* SUPPLIED TEXT

Bethwell Allan Ogot (born 1929) is a historian from Kenya.  He specialises in African history, research methods and theory. One of his works starts by saying that "to tell the story of a past so as to portray an inevitable destiny is, for humankind, a need as universal as tool-making. To that extent, we may say that a human being is, by nature, historicus.

He was the Chancellor of Moi University up to early 2013.

Biography
Ogot, a Kenyan Luo, was born in Gem Location of Siaya County of Kenya. In 1959 he married Grace Emily Akinyi, a politician, writer and health specialist. She eventually served the government of Kenya as an Assistant Minister for Culture and Social Services.

He was educated at Ambira, Maseno School,  Makerere University College, and the University of St Andrews and the School of Oriental and African Studies, University of London. While studying in London, he served as a leader of the Kenya Students Association, where he assisted the Kenya nationalists, notably the late Jaramogi Oginga Odinga during the 1960 negotiations at the Lancaster negotiations for Kenya's independence.

Ogot commenced his university academic and research life as lecturer at the Makerere University, and eventually became Chairman of the History Department of University College, Nairobi, currently the University of Nairobi (UoN). At the UoN he founded and directed the Institute of Development Studies (IDS) and the Institute of African Studies (IAS). He also served as the Dean, School of Arts and Social Sciences and Deputy Vice-Chancellor Academics therein. He was the President of the International Scientific Committee for the preparation of UNESCO's General History of Africa. He edited Volume V of UNESCO's History of Africa, and presided over the committee that oversaw the production of the entire History. He was a member of the International Commission for UNESCO's History of Humanity.

* THE PROBLEM
Extract the passage of the Bethwell Allan Ogot biography from "He was the Chancellor" up to and including "for Kenya's independence.", keeping every word as it appears.

* EXCERPTED RECORDS
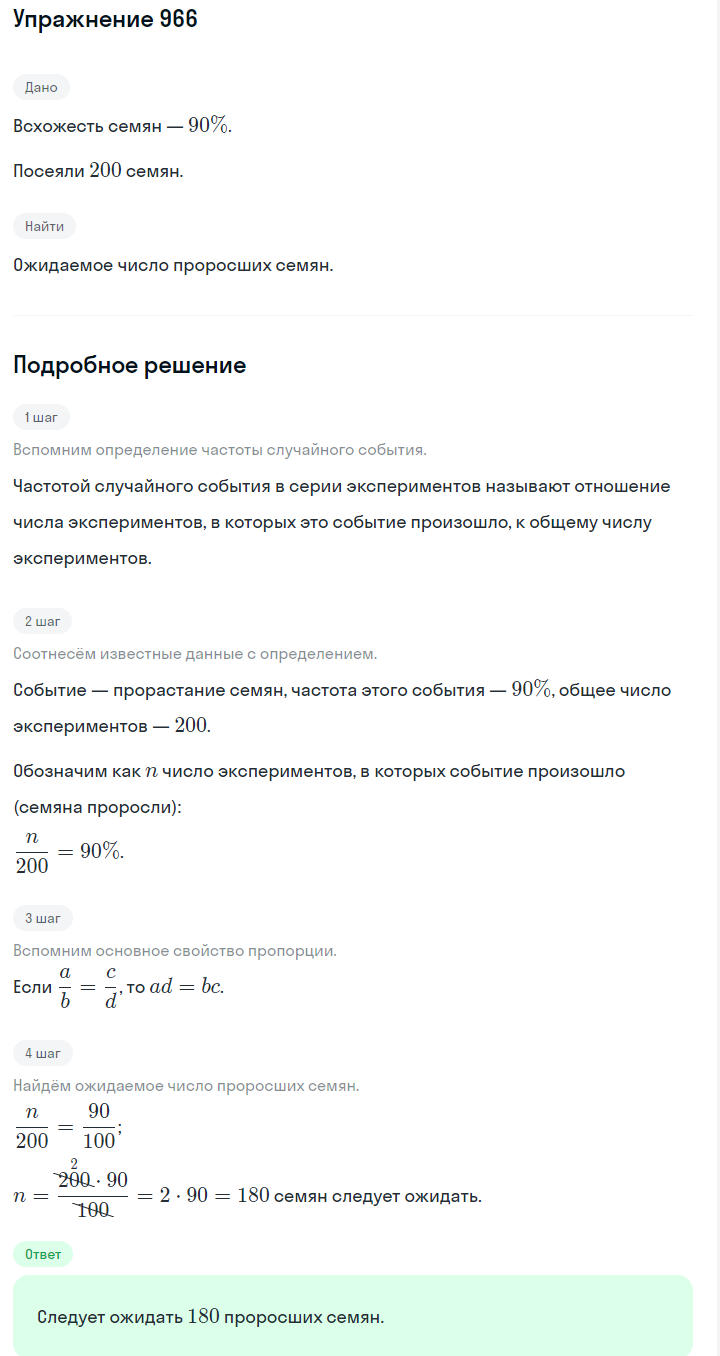 Упражнение 966

Дано

Всхожесть семян — $90\%$.

Посеяли $200$ семян.

Найти

Ожидаемое число проросших семян.

Подробное решение

1 шаг

Вспомним определение частоты случайного события.

Частотой случайного события в серии экспериментов называют отношение числа экспериментов, в которых это событие произошло, к общему числу экспериментов.

2 шаг

Соотнесём известные данные с определением.

Событие — прорастание семян, частота этого события — $90\%$, общее число экспериментов — $200$.

Обозначим как $n$ число экспериментов, в которых событие произошло (семяна проросли):

$\frac{n}{200} = 90\%$.

3 шаг

Вспомним основное свойство пропорции.

Если $\frac{a}{b} = \frac{c}{d}$, то $ad = bc$.

4 шаг

Найдём ожидаемое число проросших семян.

$\frac{n}{200} = \frac{90}{100}$;

$n = \frac{\overset{2}{\cancel{200}} \cdot 90}{\cancel{100}} = 2 \cdot 90 = 180$ семян следует ожидать.

Ответ

Следует ожидать $180$ проросших семян.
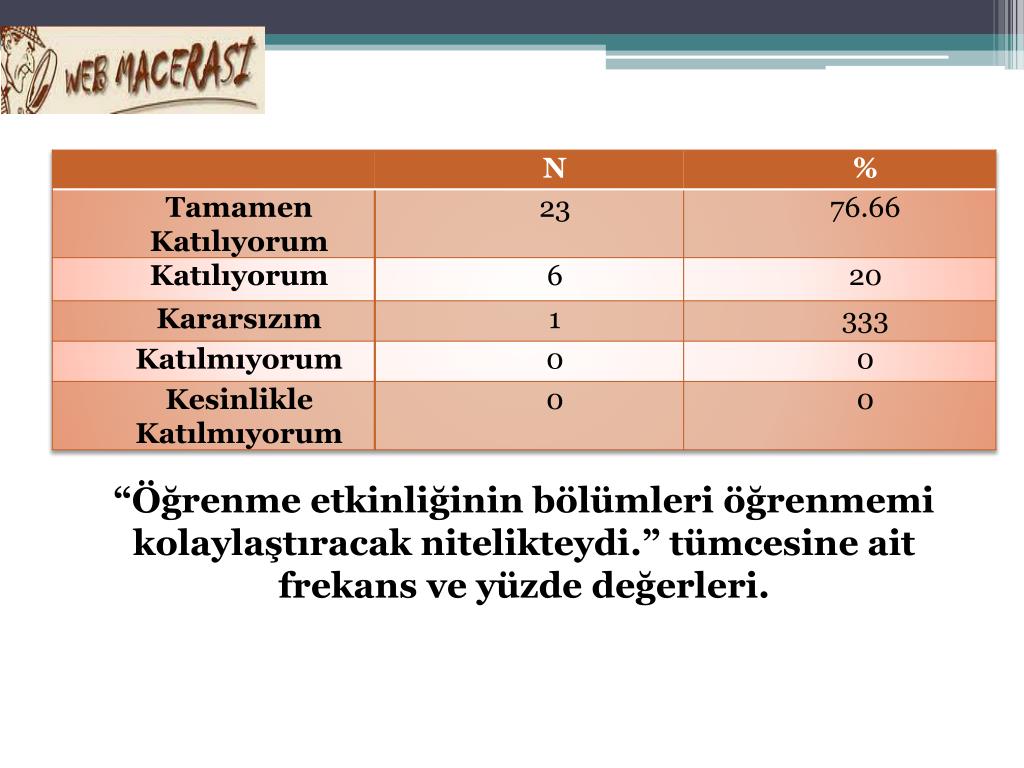 WEB MACERASI

|  | N | % |
|---|---|---|
| Tamamen Katılıyorum | 23 | 76.66 |
| Katılıyorum | 6 | 20 |
| Kararsızım | 1 | 333 |
| Katılmıyorum | 0 | 0 |
| Kesinlikle Katılmıyorum | 0 | 0 |

“Öğrenme etkinliğinin bölümleri öğrenmemi kolaylaştıracak nitelikteydi.” tümcesine ait frekans ve yüzde değerleri.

* ANSWER TO THIS TASK
He was the Chancellor of Moi University up to early 2013.

Biography
Ogot, a Kenyan Luo, was born in Gem Location of Siaya County of Kenya. In 1959 he married Grace Emily Akinyi, a politician, writer and health specialist. She eventually served the government of Kenya as an Assistant Minister for Culture and Social Services.

He was educated at Ambira, Maseno School,  Makerere University College, and the University of St Andrews and the School of Oriental and African Studies, University of London. While studying in London, he served as a leader of the Kenya Students Association, where he assisted the Kenya nationalists, notably the late Jaramogi Oginga Odinga during the 1960 negotiations at the Lancaster negotiations for Kenya's independence.